Stine Jensen: The reward. A walk. Van Oorschot, 64 pages 12.50

5. Franco Michieli: How paths find hikers

We continue walking, but now in an almost spiritual way; the geographer, natural explorer and writer Franco Michieli has years of experience with (alone) hiking and skiing in the mountains. In 1998 he started doing that without maps and navigation equipment to see what the nature around him was like. In How paths find hikers, originally written in 2015, Michieli and a friend take on the challenge of crossing Lapland in a month without any aid – so no watch, phone, GPS or otherwise. On their specially made wooden skis, they let themselves be guided by nature, remembering the Norwegian Fridtjof Nansen, who surrendered his ship Fram (‘forward’) to the movements of the ice during his expedition to the North Pole. The word ‘Fram’ is also written on the tip of Michieli and his friend’s skis to bring them good luck moving forward over the slopes. Michieli explains the conditions attached to such a journey: you must rely on the sun (even if it is sometimes not there) and the wind, you must have the map of the area meticulously memorized in your head – all the rivers, lakes, crevices, height differences and more – and you shouldn’t be afraid of getting lost. When you reach the place you hoped to find, the sense of wonder and joy is many times greater than following the beaten path with a map or GPS. Inviting, but also unimaginable.

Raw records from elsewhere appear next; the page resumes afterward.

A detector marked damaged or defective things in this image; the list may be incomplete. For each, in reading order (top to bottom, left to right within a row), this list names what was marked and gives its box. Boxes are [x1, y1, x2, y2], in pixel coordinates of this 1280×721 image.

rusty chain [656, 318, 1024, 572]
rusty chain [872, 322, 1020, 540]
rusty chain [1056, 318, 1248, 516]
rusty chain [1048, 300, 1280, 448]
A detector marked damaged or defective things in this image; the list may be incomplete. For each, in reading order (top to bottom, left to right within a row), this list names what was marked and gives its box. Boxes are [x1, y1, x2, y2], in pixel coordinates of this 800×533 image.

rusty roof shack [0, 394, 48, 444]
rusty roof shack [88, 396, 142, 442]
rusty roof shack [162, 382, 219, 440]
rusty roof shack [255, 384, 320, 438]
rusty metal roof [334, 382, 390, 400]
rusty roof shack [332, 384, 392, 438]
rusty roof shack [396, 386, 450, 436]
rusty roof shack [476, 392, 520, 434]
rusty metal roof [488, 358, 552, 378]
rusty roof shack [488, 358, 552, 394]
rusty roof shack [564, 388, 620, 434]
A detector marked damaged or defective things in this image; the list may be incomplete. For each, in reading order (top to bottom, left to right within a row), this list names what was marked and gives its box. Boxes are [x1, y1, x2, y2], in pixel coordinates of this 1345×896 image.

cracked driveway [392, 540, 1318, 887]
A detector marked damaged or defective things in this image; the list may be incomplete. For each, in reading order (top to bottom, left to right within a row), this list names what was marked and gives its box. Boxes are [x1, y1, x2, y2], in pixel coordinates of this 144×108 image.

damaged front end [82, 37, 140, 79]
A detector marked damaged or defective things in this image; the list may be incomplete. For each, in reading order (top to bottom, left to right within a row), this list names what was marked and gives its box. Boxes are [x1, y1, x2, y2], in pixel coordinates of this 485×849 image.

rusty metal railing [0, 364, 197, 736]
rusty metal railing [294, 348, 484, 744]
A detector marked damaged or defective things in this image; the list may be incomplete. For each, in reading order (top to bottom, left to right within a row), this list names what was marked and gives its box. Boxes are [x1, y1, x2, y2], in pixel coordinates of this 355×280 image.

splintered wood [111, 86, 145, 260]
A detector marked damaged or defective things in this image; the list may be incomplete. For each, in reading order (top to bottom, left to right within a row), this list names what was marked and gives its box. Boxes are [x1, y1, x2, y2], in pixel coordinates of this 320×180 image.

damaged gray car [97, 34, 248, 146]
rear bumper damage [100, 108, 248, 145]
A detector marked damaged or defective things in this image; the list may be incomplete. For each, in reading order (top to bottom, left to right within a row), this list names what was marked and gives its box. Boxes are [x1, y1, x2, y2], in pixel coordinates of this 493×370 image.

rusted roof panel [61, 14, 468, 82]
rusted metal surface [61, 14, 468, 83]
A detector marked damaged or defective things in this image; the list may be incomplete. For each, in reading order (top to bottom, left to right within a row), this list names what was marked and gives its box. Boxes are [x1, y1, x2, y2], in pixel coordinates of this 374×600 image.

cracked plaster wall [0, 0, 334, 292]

Franco Michieli: How paths find walkers. The pleasure of getting lost. (La vocazione di perdersi). Translation Philip Super. World Library, 112 pages. € 18.99

6. Stephen Graham: The hiker’s happiness

‘It is a noble art; know how to walk and you know how to live. Manners make the man, and walking makes the manners. These are the first sentences from the book published in 1926 The hiker’s happiness from the British journalist and writer Stephen Graham (1884-1975), who as a ‘young man’, inspired by Dostoyevsky, was attracted to the ‘ordinary Russian man’. In the foreword, Mathijs Deen writes how Graham left London in 1908 and went in search of that common man. He crossed the entire Caucasus, walking 1,250 kilometers from Arkhangelsk to Moscow and along the Black Sea coast to Constantinople. The stories are above all very practical and very witty; about shoes, correct the great importance of maps and what to do if you are soaked to the bone (‘There must be a big fire with blazing flames that will actually dry you up. It can work, because it must not fail’). Furthermore, you are only allowed to take one book with you otherwise the duffel bag will be too heavy. Some titles immediately follow: for ‘the walker who continues to develop morally’, he recommends Peer Gynt by Hendrik Ibsen (‘You can read it ten times and still not fully understand the poetry and ideas contained in it. It is a wonderful book of life’). Beautifully published and definitely recommended.

Stephen Graham: The Happiness of the Walker. (The Gentle Art of Tramping). Translation by Paul van der Lecq. Uitgeverij Oevers, 238 pages. €21.